(Passage to read):
╔══

10.   PACKING AND SHIPPING.
      - Packing and shipping CIF - TDI, Englewood, Colorado, USA - System #1,
        packing Hydraudyne, Boxtel, The Netherlands - Systems #2.

11. ASSEMBLY AND INSTALLATION ON SITE.
        The first motion system to be delivered at TDI will be assembled by
        Hydraudyne service engineers including travel, board and lodging, for
        which assistance is required of two (2) TDI mechanical engineers for
        hoisting, lifting and drilling activities. Assembly includes the
        hydraulic power supply and the electronic control system.

      One Hydraudyne service engineer will assist the assembly of the second
      motion system to be delivered at TDI. Assembly and installation assistance
      is based on ten (10) working days (Monday till Friday), for one (1)
      Hydraudyne service engineer, including travel, boarding and lodging.

- --------------------------------------------------------------------------------
Hydraudyne Systems & Engineering B.V.              Page 14
Final Contract TDI - Hydraudyne Rev.03                                  17/11/99
<PAGE>

12.   COMMISSIONING, FINE TUNING AND MAINTENANCE & OPERATION COURSE.
      After completion of the assembly of the first simulator, Hydraudyne system
      engineers will commission the complete motion system. During commissioning
      and fine-tuning the complete motion system will be tested with the full
      payload installed. Activities included:
      - Testing of the motion system functionality
      -  Checking of the complete system (hydraulics, electronics, mechanics and
         software)
      -  Fine tuning of the motion performances, in relation to the applicable
         simulated aircraft type

      During the first delivery a maintenance and operation course for
      maintenance employees and operators is included with the commissioning of
      the motion system. During commissioning and fine-tuning Hydraudyne will
      give an operation course in practice, a one-day course in a classroom and
      a one-day maintenance course.

      Commissioning and fine-tuning is based on five (5) working days (Monday
      till Friday), for one (1) Hydraudyne systems engineer, including travel,
      boarding and lodging.

13.   FAA CERTIFICATION ASSISTANCE
      For FAA Level C/D purposes. Hydraudyne provides TDI, at the time of
      initial FAA evaluation, with a systems engineer for a total period of 5
      working days. The main task of the system engineer is to assist TDI
      with final tuning adjustments to the motion system in order to receive
      certification by the FAA. The FAA assistance includes travel, board
      and lodging for one systems engineer and is based on 5 working days.

╚══

(Data lines):

╔══

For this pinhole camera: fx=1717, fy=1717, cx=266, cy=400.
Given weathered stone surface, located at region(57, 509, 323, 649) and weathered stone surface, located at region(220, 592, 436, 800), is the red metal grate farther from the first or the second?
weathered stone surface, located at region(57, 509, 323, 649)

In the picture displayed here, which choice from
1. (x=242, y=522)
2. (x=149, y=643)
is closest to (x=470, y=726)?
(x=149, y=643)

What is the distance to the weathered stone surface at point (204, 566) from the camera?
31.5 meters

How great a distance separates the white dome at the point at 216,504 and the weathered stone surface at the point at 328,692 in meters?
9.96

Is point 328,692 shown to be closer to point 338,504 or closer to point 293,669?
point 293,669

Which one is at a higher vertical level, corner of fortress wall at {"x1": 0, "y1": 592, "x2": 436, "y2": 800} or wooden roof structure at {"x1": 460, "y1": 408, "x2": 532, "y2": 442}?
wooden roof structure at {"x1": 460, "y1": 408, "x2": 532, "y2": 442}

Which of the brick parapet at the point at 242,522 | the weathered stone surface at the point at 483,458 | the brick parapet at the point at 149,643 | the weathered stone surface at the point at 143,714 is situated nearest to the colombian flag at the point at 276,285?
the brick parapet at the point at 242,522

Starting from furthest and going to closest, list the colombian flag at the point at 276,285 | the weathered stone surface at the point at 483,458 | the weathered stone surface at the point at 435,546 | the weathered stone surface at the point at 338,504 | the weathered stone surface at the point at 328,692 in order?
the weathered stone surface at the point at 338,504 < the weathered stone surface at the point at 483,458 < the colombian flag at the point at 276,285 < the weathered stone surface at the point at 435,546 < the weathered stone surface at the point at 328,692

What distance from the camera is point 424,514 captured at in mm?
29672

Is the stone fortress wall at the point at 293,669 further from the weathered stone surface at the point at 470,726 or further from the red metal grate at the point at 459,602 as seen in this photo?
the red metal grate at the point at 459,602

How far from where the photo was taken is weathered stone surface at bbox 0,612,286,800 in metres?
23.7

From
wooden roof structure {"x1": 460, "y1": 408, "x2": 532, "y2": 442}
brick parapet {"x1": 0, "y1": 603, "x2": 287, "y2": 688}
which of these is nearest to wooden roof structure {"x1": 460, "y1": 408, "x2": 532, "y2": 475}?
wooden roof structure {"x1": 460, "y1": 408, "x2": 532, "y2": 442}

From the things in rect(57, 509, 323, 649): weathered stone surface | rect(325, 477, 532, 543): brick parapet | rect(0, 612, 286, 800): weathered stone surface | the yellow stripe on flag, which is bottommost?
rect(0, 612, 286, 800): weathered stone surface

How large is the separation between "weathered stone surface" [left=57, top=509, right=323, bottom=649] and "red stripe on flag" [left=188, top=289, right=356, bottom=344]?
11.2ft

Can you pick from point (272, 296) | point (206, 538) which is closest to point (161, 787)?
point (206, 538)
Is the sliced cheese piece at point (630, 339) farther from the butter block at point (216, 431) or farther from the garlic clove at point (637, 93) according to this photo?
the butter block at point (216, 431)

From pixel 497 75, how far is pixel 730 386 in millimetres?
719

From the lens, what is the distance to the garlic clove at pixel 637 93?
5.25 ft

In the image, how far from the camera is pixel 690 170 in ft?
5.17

╚══

(Complete the following):
A – Reproduce the part of the motion system contract that begins at the words "The first motion" and ends after the words "(Monday till Friday), for one (1)".
B – Extend the motion system contract by writing what comes after its final sentence.

(Task-by-task answers):
A –
The first motion system to be delivered at TDI will be assembled by
        Hydraudyne service engineers including travel, board and lodging, for
        which assistance is required of two (2) TDI mechanical engineers for
        hoisting, lifting and drilling activities. Assembly includes the
        hydraulic power supply and the electronic control system.

      One Hydraudyne service engineer will assist the assembly of the second
      motion system to be delivered at TDI. Assembly and installation assistance
      is based on ten (10) working days (Monday till Friday), for one (1)

B –
14.   FINANCIAL ARRANGEMENT

      Hydraudyne will supply a financial arrangement to TDI. TDI will pay 15%
      of the total Contract value at Order Award. Thereafter TDI will not be
      invoiced until the Flight Simulator is ready for training. The total
      period of this financial arrangement is limited to 18 months, starting
      at the date of Order Award. The financial arrangement, as agreed upon
      between Mr. Peter Waasdorp (Manager Contracts & Finance, Hydraudyne) and
      Mr. Ron Ellington (CEO TDI) will form the basis for payments between TDI
      and Hydraudyne regarding this contract. All costs for the financial
      arrangement including interest costs will be taken care of by
      Hydraudyne/Mannesmann Rexroth (see attached side letter of Mr. Peter
      Waasdorp).


- --------------------------------------------------------------------------------
Hydraudyne Systems & Engineering B.V.              Page 15
Final Contract TDI - Hydraudyne Rev.03                                  17/11/99

<PAGE>

                              [LETTERHEAD]

Re: Contract for two flight Simulator program of Beech 1900 Simulators.

Dear Ron,

As promised we have evaluated the possibility to extend your payment from the
period of delivery of our equipment till the moment the systems are ready for
Training at T.D.I.'s premises. This RFT takes place 6 months after final
tuning by Hydraudyne.

Due to the Milestone Schedule Appendix 4 of our contract the commence of
Tuning is scheduled for system I on June 26th, 2000 and for system II on
September 15, 2000. This means that your payment of 85% for system should take
place before the end of 2000 and for system II before March 2001.
Based on your financial information, which we received on November 12, 1999,
we are willing to accept this payment schedule based on the following
conditions.

- -  Hydraudyne reserves the right of Title of the delivered equipment till
   100% payment has been executed by T.D.I.

- -  T.D.I. declares in writing that no thrid party can claim property rights
   on the delivered motions systems until title is transferred to T.D.I.

- -  T.D.I. shall show Hydraudyne before delivery that they have the financial
   strength to fulfil the financial obligation on the moment the systems are
   ready for training.

- -  Hydraudyne will deliver a cost system, type HSE-6-MS-60-C-5D according
   Appendix 5 of the contract.

- -  On shipment of the systems T.D.I. will present a duly signed commitment
   letter (no bank draft) stating that TDI will pay Hydraudyne the payment
   milestone of 85% of each system at the moment the systems are ready for
   training. (RFT), however at the latest 6 months after final tuning of the
   systems.

- -  Financing costs for this extended payment will be paid by Hydraudyne.

Of course this obligation will come effective in case Hydraudyne fulfils its
contractual obligations. If you can confirm the above statements, the in the
meantime in good co-operation between our companies negotiated contract shall
be effective, and will be signed by both of us not later that November 22,
1999. This letter will be as a part of our side letter of our contract
referring to item 14, page 15.

We thank you in advance for your efforts and we look forward to a good and
frutiful co-operation.

Kind regards,

HDYRAUDYNE SYSTEMS & ENGINEERING B.V.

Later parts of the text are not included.